Nicole Holofcener‘s You Hurt My Feelings (A24, 5.26) is basically about an older writer named Beth (Julia Louis-Dreyfus) who feels devastated when she accidentally overhears her therapist husband Don (Tobias Menzies) confess to a close friend that he doesn’t much care for her latest book.

This is a film, in short, about the necessity of supportive lying by those close to aspiring writers (lovers, family, spouses, good friends). Writers can’t reasonably expect honest assessments from anyone close, and there’s really only one way to play it if a significant-other writer asks for constructive criticism — you’ve no choice but to be positive and supportive because any kind of mixed or mezzo-mezzo response will only poison the well or drive a wedge between you.

On top of which if you’re possessed by any kind of real talent you would naturally understand this going in. If you’re any kind of solid, perceptive, grade-A writer you should know how good you are without being told, and if you don’t know this you’re probably a second-rater…be honest.

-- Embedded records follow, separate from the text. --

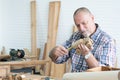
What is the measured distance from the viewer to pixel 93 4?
3611 millimetres

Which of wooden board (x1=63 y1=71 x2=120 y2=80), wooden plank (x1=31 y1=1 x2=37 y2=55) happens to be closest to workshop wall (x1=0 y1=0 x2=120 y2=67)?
wooden plank (x1=31 y1=1 x2=37 y2=55)

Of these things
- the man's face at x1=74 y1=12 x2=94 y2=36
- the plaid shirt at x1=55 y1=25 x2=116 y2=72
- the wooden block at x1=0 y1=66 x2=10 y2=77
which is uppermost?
the man's face at x1=74 y1=12 x2=94 y2=36

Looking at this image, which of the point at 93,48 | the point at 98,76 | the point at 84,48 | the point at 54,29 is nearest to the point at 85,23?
the point at 93,48

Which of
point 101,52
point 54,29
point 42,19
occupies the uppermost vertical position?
point 42,19

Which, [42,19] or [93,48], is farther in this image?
[42,19]

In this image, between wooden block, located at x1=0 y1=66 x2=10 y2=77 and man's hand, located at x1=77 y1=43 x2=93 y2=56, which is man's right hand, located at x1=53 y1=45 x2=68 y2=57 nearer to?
man's hand, located at x1=77 y1=43 x2=93 y2=56

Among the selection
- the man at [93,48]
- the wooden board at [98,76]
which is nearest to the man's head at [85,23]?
the man at [93,48]

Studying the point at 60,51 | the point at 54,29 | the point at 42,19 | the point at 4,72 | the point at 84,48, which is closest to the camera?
the point at 84,48

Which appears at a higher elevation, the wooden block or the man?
the man

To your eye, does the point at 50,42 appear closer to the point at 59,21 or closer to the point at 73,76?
the point at 59,21

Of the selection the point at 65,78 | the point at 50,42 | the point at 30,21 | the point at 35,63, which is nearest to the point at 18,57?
the point at 35,63

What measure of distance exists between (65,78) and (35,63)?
288 centimetres

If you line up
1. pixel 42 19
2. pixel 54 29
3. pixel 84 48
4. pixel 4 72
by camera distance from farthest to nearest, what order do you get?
pixel 42 19, pixel 54 29, pixel 4 72, pixel 84 48

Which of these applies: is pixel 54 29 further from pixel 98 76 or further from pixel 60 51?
pixel 98 76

There’s no winning in intimate situations of this sort. As a rule artists never want to hear that their child is ugly or homely or under-developed or God forbid deformed, and like I just said if a writer doesn’t know this about their own kid they’re probably mediocre anyway and not worth the hassle. People close to you will never level with you about how good your writing is, mainly because every emotional instinct in their body is telling them “go easy, be supportive, be loyal and avoid blunt statements of any kind.”

Boiled down Holofcener’s film is approvable in a moderately satisfying way. It’s a perceptive, well-layered, occasionally amusing, engagingly acted film. But it didn’t tell me anything I didn’t know going in. And it doesn’t have one of those big blow-out scenes…one of those scenes in which it all comes spilling out in one big gush.